With Huawei banned from operating in several of the world’s most profitable regions, the Chinese tech giant is turning to developing markets for new opportunities. Last week, the company announced the construction of a second data centre in Chile, which it expects to come online before the end of the year. 

The new facility will be located in the regional capital of Santiago, and comes roughly 12 months after the opening of the tech giant’s first Chilean data centre, which commenced operations on August 19, 2019.

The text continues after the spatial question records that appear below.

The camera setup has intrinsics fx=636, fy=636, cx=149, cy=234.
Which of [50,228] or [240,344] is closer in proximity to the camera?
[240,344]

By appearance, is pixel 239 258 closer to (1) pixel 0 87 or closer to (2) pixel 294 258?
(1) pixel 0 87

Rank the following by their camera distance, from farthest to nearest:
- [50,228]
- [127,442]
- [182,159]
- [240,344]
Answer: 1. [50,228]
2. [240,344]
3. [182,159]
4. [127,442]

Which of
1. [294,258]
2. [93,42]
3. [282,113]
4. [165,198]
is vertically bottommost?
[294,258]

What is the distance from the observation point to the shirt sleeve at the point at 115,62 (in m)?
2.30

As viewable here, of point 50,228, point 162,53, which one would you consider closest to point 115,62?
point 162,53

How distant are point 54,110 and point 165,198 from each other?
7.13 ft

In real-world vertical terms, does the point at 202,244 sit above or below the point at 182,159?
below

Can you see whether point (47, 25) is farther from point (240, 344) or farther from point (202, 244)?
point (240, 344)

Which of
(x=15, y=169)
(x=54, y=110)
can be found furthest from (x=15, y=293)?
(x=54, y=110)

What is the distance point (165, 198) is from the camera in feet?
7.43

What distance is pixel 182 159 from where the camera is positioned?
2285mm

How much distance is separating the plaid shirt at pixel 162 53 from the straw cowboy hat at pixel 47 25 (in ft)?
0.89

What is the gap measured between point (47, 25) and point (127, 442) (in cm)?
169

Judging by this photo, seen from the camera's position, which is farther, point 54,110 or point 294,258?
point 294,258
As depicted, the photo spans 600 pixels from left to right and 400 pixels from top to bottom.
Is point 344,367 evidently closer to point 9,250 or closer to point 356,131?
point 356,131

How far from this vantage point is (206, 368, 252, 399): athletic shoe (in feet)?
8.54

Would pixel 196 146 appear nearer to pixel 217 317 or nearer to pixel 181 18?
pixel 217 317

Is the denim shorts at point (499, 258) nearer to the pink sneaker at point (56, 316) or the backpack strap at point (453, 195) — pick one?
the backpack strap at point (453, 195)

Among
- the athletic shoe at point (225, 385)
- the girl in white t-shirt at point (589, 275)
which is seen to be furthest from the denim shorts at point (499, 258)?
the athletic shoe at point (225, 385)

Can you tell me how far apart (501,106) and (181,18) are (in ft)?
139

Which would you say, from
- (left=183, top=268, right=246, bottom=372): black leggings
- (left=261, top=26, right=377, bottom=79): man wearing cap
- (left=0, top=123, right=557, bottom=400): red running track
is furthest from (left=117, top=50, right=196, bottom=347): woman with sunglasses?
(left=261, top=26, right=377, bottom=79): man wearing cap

At the time of the first project Chile was the first region in Latin America that Huawei’s cloud business had entered. Over the last 12 months, Huawei has gone from a relative unknown to one of the top three cell phone brands in the region, with double-digit market shares in 20 Latin American countries. 

In addition to Chile, Huawei has also launched its cloud services from data centres in Mexico and Brazil, and appears to now be working towards cementing Chile’s position as a regional tech hub. 

"We are very happy to be launching our second data center in the country. This will bring many benefits to our users. It will help provide greater security in case of a catastrophe and also allow Chile to prepare for the technological challenges to come in the future,” said Jason Jin, president of Huawei Cloud & AI in Chile. 

Huawei is framing the new data centre - for which it has provided no information regarding size and capacity - as the catalyst for cloud based AI services in Chile and the surrounding region. Huawei points to the ongoing coronavirus pandemic as a huge driver of remote work, cloud services and the need for automation, and plans to help Chile become a leader in the field. 

Huawei’s redoubled commitment to the Chilean cloud market has come at an opportune time. In April of this year, Google completed work on its 6,500 mile Curie cable, which connects the country with Asia via submarine fiber, and is the first underwater cable to connect to Chile in 19 years.